* **Records for this exercise**:
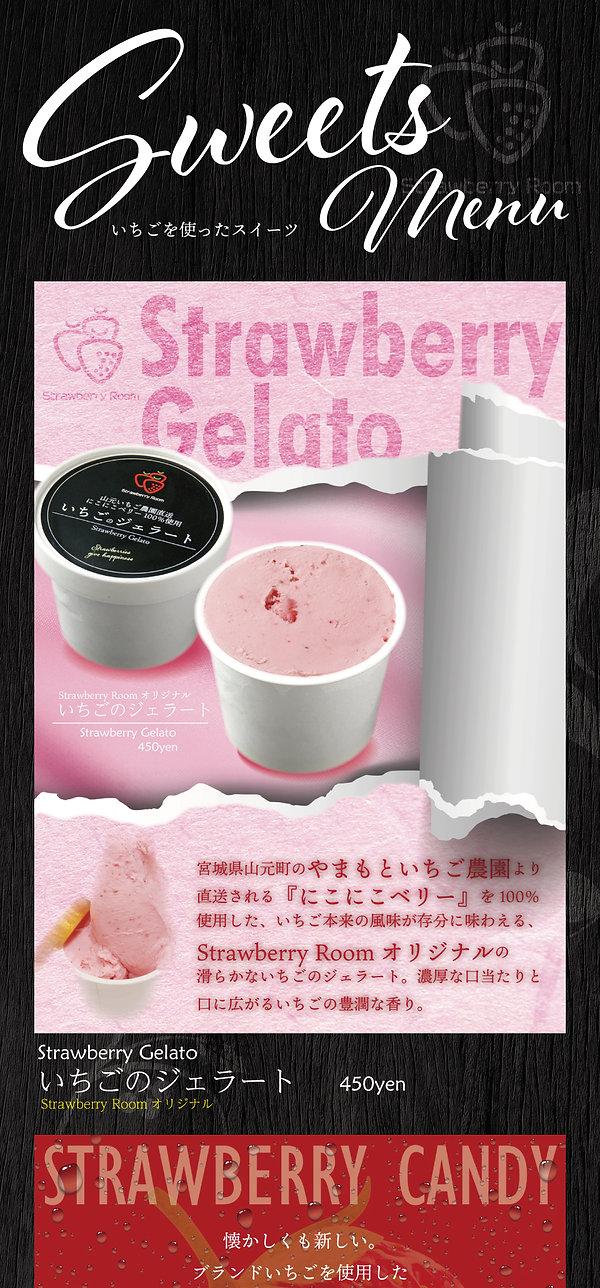 HP-sweets1.jpg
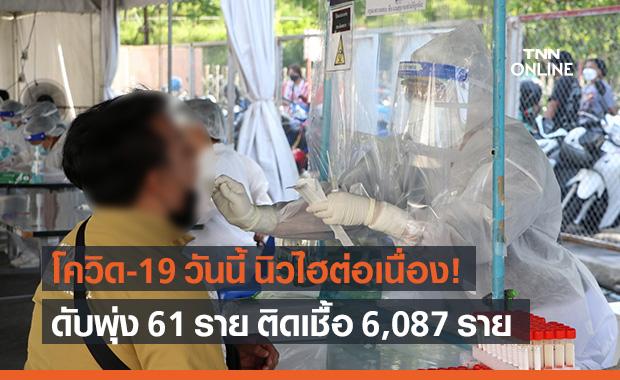 โควิด-19 วันนี้ นิวไฮต่อเนื่อง! เสียชีวิตพุ่ง 61 ราย ติดเชื้อเพิ่ม 6,087 ราย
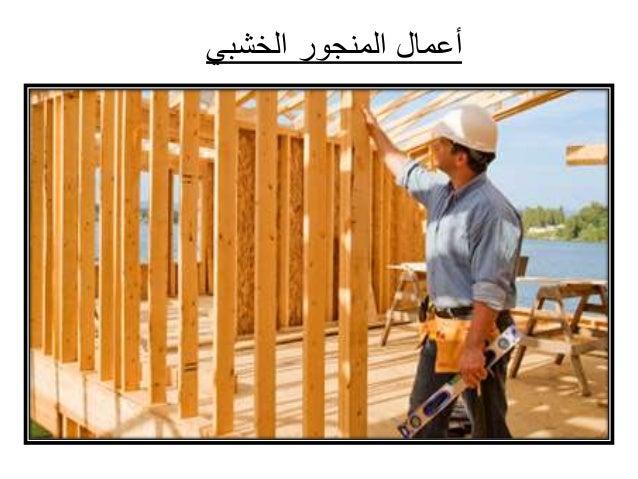 الخشبي المنجور أعمال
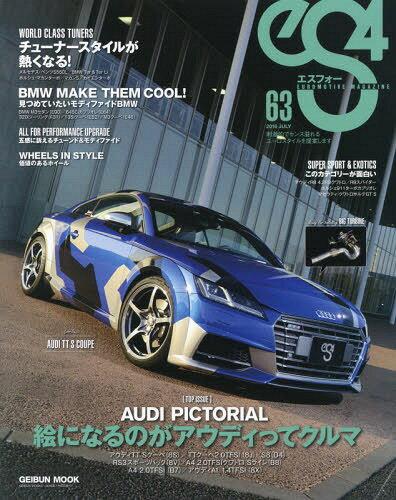 eS4 63 (GEIBUN)[本/雑誌] / 芸文社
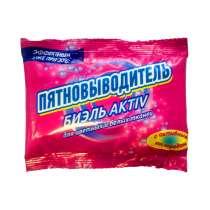 Пятновыводитель для цветных и белых тканей, в Нижнем Новгороде
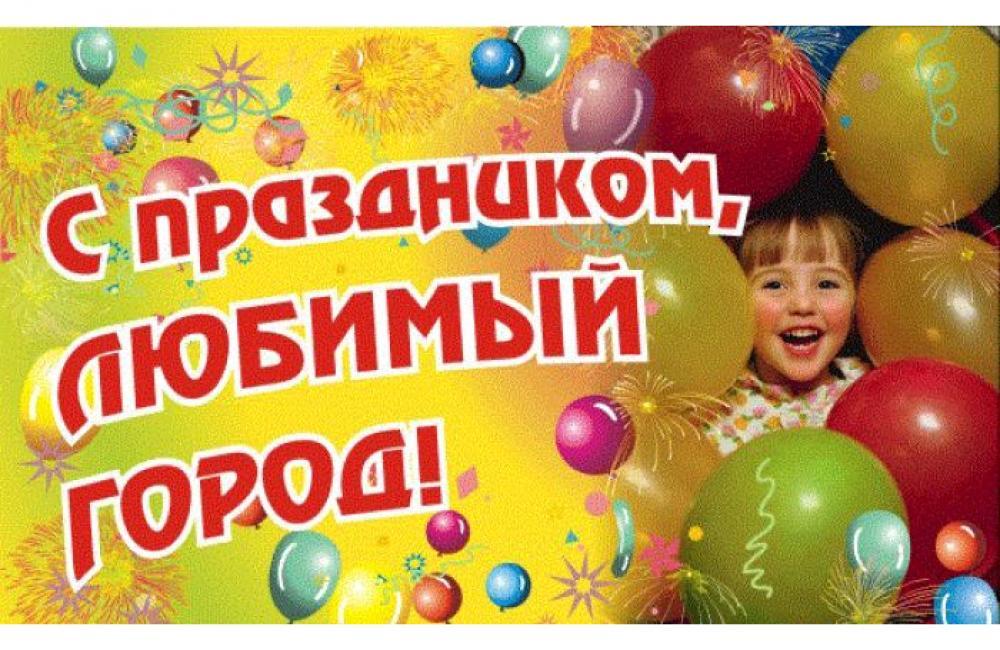 День города открытка, открытки днем рождения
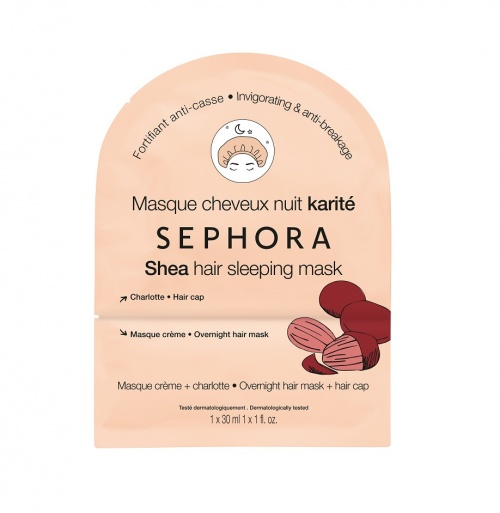 Sephora Collection - Masque cheveux / Karité : Fortifiant anti-casse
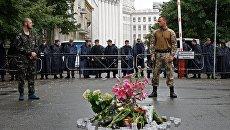 """Акция протеста """"Правого сектора"""" у здания администрации президента Украины в Киеве"""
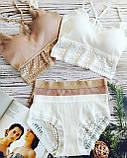 К3031 Жіночий комплект білизни Топ з трусиками різні кольори, фото 3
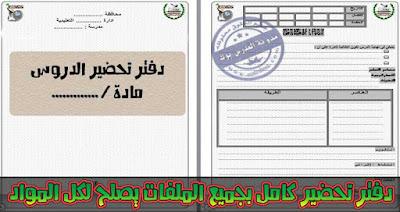 دفتر تحضير word لسهولة التعديل ويصلح لكل المواد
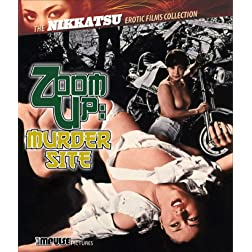 Zoom Up: Murder Site [Blu-ray]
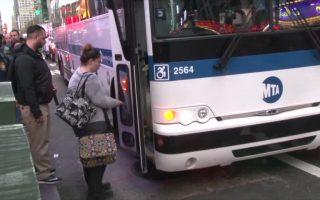 部分L车提前维修 保证公车线路畅通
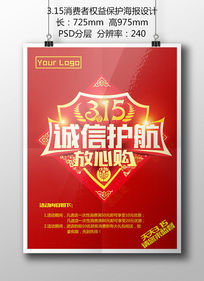 红色315海报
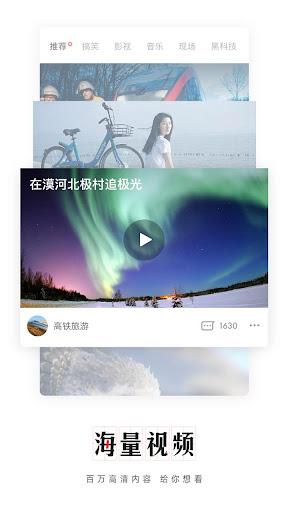 u7f51u6613u65b0u95fb 28.1 screenshots 5
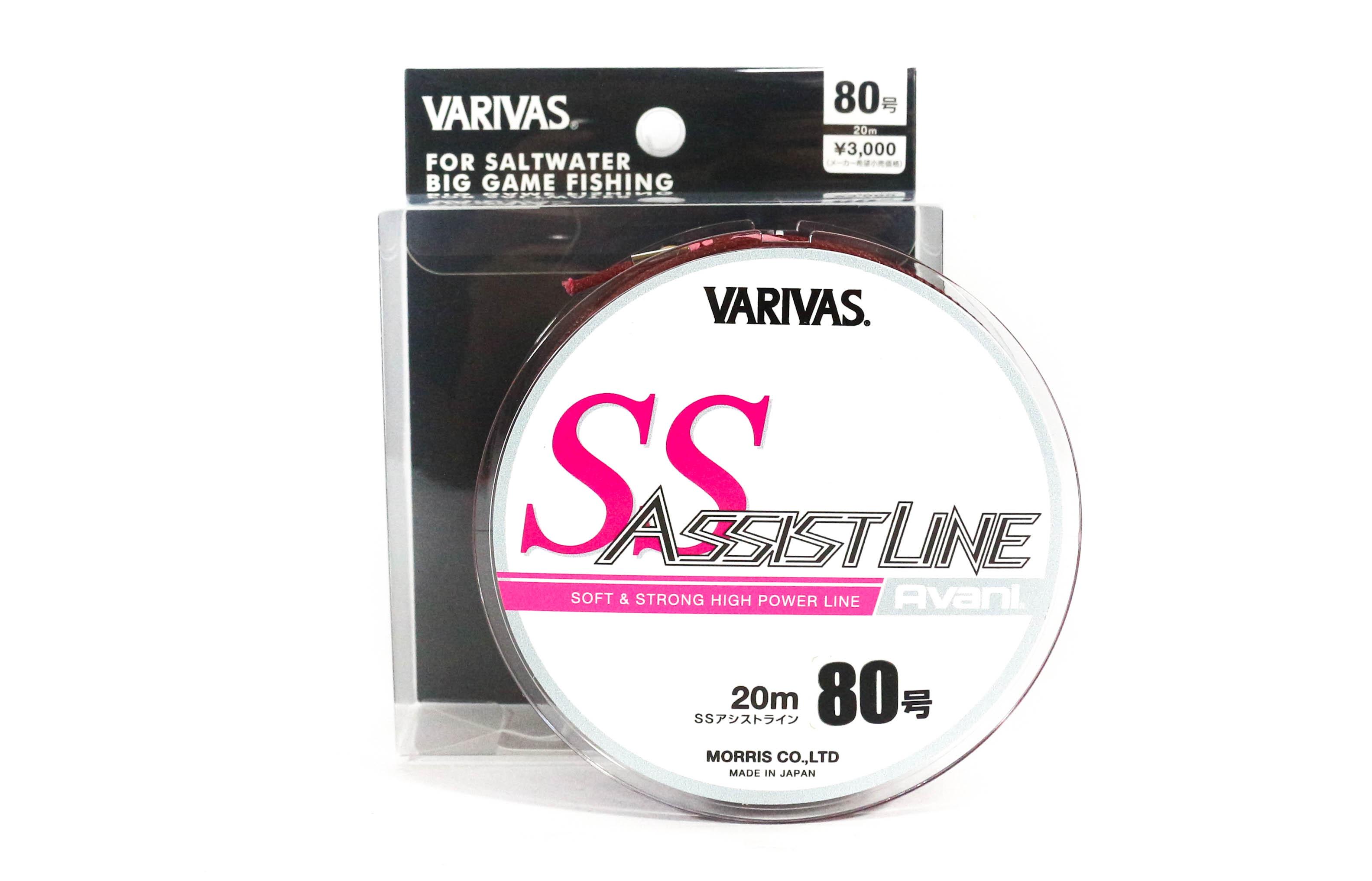 Varivas SS Assist Line 20m #80 330lb (3512)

* **Work instructions**:
Working from the data above, repeat exactly, and only, the lines that begin at the line containing "Sephora Collection - Masque" and stop after the line containing "К3031 Жіночий комплект"; pictures are not copied.

* **Answer box**:
 Sephora Collection - Masque cheveux / Karité : Fortifiant anti-casse
 """Акция протеста """"Правого сектора"""" у здания администрации президента Украины в Киеве"""
 К3031 Жіночий комплект білизни Топ з трусиками різні кольори, фото 3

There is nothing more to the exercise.